Die Sparkasse lehnte eine Kontoeröffnung aus politischer Überzeugung ab. Die NPD sah darin eine Ungleichbehandlung und argumentierte, dass die Bank eine politische Ausrichtung nicht über ihre Pflicht, jedem Kunden ein Konto zu ermöglichen, stellen dürfte.
Die Partei könnte damit Erfolg haben, denn es gab in Gera einen ähnlichen Fall. Hier entschied das Gericht zugunsten der NPD. Das Urteil besagt, dass die Sparkasse als Anstalt des öffentlichen Rechts dem Gleichheitsgrundsatz unterliege und deshalb verpflichtet sei, jedem ein Konto zu eröffnen. Nicht verbotene Parteien dürften nicht ausgeschlossen werden.
Vorher besaß die NPD ein Konto bei der Volksbank.

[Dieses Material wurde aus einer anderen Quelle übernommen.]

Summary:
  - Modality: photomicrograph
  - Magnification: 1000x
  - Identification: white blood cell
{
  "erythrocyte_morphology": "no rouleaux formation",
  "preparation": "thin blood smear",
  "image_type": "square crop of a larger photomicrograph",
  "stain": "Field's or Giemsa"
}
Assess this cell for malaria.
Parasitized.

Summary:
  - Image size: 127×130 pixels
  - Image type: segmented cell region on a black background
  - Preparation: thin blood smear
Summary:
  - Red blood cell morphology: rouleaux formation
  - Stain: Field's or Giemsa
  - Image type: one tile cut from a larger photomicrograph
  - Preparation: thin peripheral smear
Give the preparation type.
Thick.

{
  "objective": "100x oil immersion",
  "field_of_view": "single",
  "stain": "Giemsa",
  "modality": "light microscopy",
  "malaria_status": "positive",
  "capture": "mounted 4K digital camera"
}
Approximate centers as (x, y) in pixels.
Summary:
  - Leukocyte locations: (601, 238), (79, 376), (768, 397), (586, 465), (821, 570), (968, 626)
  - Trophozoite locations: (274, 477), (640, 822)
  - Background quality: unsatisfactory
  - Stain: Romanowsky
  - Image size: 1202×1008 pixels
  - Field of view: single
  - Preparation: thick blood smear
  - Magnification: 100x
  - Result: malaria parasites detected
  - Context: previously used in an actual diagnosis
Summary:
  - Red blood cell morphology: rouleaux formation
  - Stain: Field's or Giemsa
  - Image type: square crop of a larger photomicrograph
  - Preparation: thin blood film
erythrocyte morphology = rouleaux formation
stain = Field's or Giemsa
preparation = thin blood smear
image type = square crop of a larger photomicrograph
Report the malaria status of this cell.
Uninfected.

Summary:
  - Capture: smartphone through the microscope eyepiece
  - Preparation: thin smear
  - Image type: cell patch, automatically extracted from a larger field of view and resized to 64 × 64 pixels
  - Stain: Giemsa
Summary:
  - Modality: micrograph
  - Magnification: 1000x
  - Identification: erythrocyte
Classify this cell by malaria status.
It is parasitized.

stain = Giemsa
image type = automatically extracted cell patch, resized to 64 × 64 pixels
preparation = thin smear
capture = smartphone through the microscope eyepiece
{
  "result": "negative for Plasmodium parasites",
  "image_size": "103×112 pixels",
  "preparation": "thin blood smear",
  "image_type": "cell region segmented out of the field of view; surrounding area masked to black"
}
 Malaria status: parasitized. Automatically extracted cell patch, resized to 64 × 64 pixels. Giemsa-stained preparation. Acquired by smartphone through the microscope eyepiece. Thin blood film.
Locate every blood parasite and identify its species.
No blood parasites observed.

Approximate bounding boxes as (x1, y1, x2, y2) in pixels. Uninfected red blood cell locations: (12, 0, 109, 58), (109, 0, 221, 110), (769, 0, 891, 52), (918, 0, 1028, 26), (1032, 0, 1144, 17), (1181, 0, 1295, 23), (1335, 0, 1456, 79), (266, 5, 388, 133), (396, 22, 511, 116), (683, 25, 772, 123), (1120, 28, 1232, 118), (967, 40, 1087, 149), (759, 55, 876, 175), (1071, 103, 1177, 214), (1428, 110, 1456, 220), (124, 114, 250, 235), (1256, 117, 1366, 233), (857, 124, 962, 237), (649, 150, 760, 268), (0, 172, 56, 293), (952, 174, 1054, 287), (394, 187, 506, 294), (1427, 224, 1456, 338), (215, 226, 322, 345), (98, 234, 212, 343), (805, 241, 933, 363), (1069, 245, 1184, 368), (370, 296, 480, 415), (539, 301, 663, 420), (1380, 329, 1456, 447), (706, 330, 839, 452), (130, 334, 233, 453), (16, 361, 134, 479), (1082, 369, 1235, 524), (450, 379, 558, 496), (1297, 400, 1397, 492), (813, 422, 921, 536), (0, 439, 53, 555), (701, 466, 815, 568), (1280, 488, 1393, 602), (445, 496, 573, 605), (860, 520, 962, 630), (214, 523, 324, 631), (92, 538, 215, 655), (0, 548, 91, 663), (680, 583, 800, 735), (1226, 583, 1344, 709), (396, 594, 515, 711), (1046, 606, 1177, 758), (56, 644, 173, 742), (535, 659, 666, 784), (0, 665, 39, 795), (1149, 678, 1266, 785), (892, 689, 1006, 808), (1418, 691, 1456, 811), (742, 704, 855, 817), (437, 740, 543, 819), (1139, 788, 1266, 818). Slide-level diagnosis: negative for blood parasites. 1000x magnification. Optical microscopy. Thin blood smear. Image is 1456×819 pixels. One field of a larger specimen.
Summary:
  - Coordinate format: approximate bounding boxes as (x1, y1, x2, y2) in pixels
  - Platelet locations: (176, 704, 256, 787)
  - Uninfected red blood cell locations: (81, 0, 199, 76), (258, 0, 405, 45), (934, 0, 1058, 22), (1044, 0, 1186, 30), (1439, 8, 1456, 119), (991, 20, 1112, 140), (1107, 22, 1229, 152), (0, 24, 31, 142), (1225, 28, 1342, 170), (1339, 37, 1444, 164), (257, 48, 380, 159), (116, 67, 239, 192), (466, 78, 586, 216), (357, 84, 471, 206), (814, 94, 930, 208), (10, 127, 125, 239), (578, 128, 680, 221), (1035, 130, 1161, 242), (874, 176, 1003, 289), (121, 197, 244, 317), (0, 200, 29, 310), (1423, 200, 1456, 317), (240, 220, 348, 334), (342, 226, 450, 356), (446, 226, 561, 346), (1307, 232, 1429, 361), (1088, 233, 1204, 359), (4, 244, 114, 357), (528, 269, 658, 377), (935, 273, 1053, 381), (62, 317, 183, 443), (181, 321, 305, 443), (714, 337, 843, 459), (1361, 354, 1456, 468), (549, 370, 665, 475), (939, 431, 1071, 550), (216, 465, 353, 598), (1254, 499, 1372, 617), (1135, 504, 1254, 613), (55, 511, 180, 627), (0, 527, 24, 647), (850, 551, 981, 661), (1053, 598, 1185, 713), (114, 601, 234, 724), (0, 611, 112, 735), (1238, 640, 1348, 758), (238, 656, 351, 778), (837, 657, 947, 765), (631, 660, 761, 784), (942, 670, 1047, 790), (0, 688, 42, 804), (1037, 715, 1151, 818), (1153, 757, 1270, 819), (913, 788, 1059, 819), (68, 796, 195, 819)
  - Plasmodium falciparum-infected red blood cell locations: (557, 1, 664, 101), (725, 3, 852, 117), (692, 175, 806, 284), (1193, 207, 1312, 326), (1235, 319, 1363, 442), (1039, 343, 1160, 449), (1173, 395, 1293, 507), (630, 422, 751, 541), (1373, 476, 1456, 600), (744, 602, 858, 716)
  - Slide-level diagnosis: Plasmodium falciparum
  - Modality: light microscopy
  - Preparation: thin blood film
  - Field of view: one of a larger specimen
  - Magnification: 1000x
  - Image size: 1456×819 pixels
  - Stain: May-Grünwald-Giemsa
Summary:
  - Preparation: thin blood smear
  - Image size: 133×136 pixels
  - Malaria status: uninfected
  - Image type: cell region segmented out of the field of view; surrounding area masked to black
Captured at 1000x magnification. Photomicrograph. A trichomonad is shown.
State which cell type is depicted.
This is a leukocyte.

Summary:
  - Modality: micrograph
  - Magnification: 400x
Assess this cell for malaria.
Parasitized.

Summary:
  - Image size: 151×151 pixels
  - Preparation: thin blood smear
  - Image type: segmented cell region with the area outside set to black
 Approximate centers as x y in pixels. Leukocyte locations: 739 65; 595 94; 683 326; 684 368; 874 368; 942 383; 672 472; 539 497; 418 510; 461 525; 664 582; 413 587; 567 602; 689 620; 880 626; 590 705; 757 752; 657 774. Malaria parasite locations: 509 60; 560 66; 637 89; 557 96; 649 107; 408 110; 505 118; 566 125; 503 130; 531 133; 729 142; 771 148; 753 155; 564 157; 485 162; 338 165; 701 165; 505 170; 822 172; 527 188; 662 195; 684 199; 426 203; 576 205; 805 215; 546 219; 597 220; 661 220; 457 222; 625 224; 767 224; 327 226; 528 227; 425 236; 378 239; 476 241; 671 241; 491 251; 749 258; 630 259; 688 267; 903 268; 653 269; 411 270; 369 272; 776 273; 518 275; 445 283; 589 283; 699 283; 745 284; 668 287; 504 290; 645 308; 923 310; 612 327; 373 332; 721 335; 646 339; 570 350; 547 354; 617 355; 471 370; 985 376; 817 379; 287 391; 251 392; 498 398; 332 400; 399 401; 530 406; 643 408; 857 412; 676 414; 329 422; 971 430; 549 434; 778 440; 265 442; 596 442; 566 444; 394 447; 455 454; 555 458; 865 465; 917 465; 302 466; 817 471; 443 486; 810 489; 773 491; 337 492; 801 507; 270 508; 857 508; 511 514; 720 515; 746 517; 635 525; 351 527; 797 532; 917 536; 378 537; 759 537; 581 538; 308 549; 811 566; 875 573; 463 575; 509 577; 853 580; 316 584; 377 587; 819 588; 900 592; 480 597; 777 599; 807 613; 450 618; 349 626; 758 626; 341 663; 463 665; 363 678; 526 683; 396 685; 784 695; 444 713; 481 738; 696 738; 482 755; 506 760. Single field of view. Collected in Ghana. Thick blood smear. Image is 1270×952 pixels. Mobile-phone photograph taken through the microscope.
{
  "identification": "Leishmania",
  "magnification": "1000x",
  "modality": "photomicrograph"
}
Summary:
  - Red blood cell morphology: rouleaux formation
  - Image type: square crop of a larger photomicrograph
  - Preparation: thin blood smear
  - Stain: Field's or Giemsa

Dieses wurde fristgerecht durch die Bank gekündigt nachdem bekannt wurde, dass die rechtsextreme Partei ein Konto dort besaß. Da die Volksbank eine Genossenschaftsbank ist, ist sie nicht verpflichtet jeden Kunden aufzunehmen und die Kündigung blieb ohne Konsequenzen für die Bank.